Goal ▸
Count the lines in the rows below that contain the string "photograph". Reply with that number alone.

Task data ▸
begin

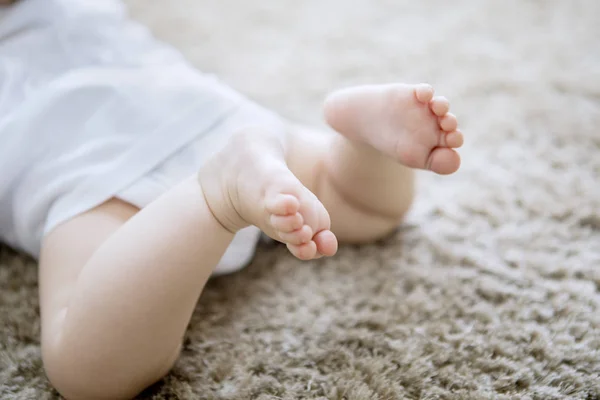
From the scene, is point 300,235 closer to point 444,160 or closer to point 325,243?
point 325,243

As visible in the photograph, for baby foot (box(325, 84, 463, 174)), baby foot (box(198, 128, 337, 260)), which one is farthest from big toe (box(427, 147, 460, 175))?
baby foot (box(198, 128, 337, 260))

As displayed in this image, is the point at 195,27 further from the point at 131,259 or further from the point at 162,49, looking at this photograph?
the point at 131,259

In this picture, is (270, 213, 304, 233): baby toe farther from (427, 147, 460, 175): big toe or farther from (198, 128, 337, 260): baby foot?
(427, 147, 460, 175): big toe

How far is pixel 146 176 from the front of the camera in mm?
681

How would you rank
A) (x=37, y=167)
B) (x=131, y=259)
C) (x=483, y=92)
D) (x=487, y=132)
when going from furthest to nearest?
(x=483, y=92) → (x=487, y=132) → (x=37, y=167) → (x=131, y=259)

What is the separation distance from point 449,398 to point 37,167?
1.83ft

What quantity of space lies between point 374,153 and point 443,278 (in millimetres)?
203

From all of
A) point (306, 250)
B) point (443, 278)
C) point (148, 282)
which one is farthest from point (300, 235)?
point (443, 278)

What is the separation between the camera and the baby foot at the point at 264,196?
49 centimetres

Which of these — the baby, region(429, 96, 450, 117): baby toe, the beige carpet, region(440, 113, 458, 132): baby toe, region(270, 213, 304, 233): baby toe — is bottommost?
the beige carpet

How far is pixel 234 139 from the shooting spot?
585 millimetres

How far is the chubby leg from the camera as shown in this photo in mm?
585

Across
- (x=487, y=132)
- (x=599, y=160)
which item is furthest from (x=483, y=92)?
(x=599, y=160)

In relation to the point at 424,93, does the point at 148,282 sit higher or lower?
lower
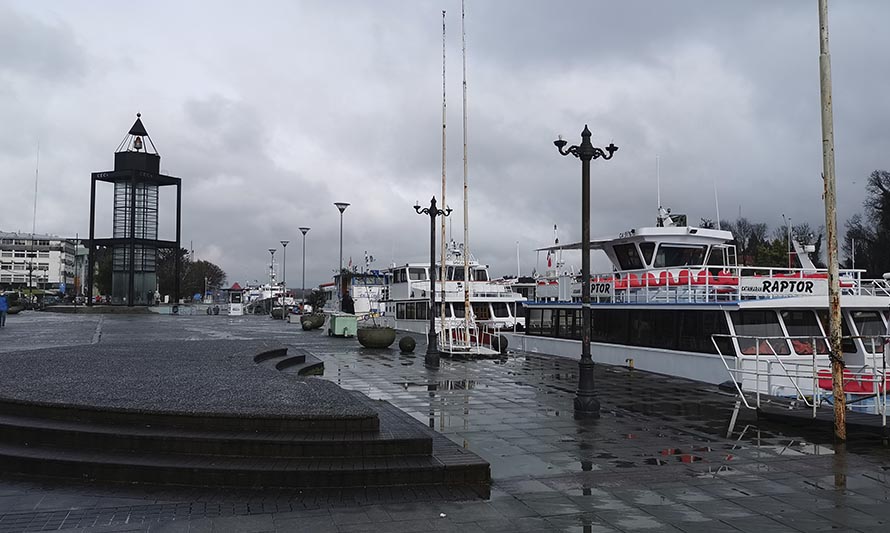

end

The completed task ▸
2